Cuando nací no estaba mi madre en casa

Una antología del humor recorre la vida y obra del irrepetible cómico Miguel Gila coincidiendo con su centenario

Cuando el humorista Miguel Gila nació -de esto se cumplieron cien años el pasado martes- su madre no se encontraba en casa: había ido a pedir perejil a una vecina. El recién nacido bajó donde la portera para preguntarle quién le iba a dar de mamar. Y fue ella la que se encargó. Un poco, "porque la pobre ya no estaba ni para un cortao".

Gila atravesó el siglo XX procurando llorar poco y reír mucho. De paso, algunos, gracias a él, también nos reímos a mandíbula batiente.
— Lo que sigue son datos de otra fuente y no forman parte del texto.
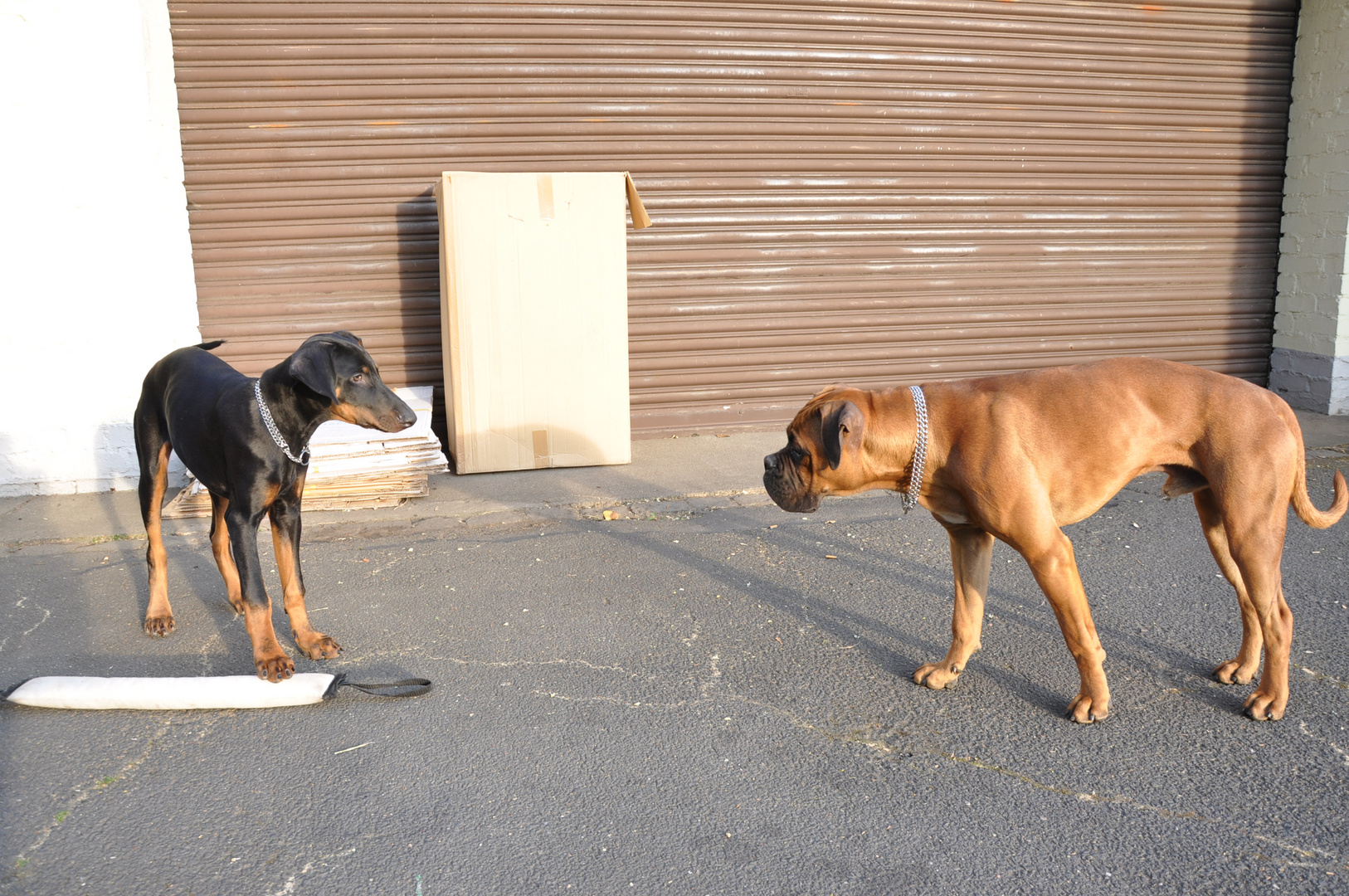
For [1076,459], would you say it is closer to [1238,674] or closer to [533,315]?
[1238,674]

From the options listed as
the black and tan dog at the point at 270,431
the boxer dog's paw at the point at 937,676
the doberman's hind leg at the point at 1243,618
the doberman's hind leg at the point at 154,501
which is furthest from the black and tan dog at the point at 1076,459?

Incluso los que sólo lo conocíamos por los viejos discos de la abuela del teléfono, la tele y sus viñetas de "Hermano Lobo". Pero su gestualidad de paleto, los chistes sobre el ejército y la guerra y los monólogos, en general, han acompañado durante décadas a generaciones de españoles que si tuvieran que verse reflejados en una forma de mofarse del mundo sería la del propio Miguel Gila: inteligentemente cáustica pero a la vez accesible para todos los públicos.

He pasado media vida escuchando cosas de Gila: del exilio en la Argentina, de si alardeaba de ser de izquierdas mientras se aprovechaba de las ventajas que le otorgaba el franquismo, de las relaciones con sus mujeres. Jamás me entretuvo el runrún. Lo que me interesaba de él eran los monólogos sobre su vida, su padre o los mendigos. Sobre todo los de la guerra. Como este: "No es por chulearme, pero cómo mato yo. Mato muy bien. Un día en un combate, voy le pego un tiro a uno y me dice '¡Que me has dao!'. Y le digo: '¡Pues no seas enemigo! ¿Qué quieres que te dé, un beso en la boca?' Y dice: 'Pero es que me has hecho un agujero'. Y le digo. 'Pues ponte un corcho'. Y dice: '¿Con qué tapo la cantimplora?'. Y yo: 'Muérete ya, anda, ¿no ves que estoy avanzando?".

Con su boina, su camisa roja y su traje negro fue el cómico que con mayor acierto se rió de la guerra, y el cateto más brillante en un país repleto de ellos. La voz para imitarlos la había inspirado un primo suyo de Ávila, Crescencio, el Cresce, que trabajó de figurante en "Orgullo y pasión", la penícula que Stanley Kramer rodó en España y en la que aparecía también el expresidente Adolfo Suárez, aunque en un papel mucho menos relevante que el de Sophia Loren, su protagonista más perturbadora. A propósito de ello, Gila le preguntó por la actriz romana y Crescencio le respondió al instante: "No vale nà, primo, las tetas mu gordas, toa la cara pintá, pero eso sí tiene muy buenos sentimientos. Allí a uno, total porque se ahogó, le dio quince mil pesetas a la familia, y ni trabajaba en la cinta ni ná, sólo se había muerto siendo un pastor que andaba por allí con las ovejas, pero ya te digo, las tetas mu gordas y mu pintada la cara".

Ese era el tipo de munición que utilizaba un cómico con buen oído como era Gila, que como todos los grandes humoristas se nutría de todo lo que le sobrevolaba. Muchas de las piezas las pillaba al vuelo. Otras le servían para escribir y a veces para admitir que se había comportado de manera cruel con sus interlocutores. Como en la ocasión en que, al salir de una sala de fiestas donde trabajaba y se iba a subir a su flamante Mercedes blanco descapotable, se encontró con un amigo de la infancia que llevaba sobre el hombro un bidé del mismo color.

"-Joder, Miguelito, lo que es la vida. Tú con un Mercedes y yo con un bidé"

Total que lo invitó una caña y le preguntó si sabía jugar al mus y al billar. Él amigo respondió que sí. Y él le sermoneó: "Pues yo no sé jugar a nada, porque mientras tú aprendías a jugar a todas esas cosas, yo dedicaba mi vida a leer, y por eso tengo un Mercedes y tú un bidé". Se le había subido la fama a la cabeza. Enseguida se percató.

Lo cuenta en "El libro de Gila", una esmerada antología tragicómica de obra y vida editada por Jorge de Cascante. Qué cien años.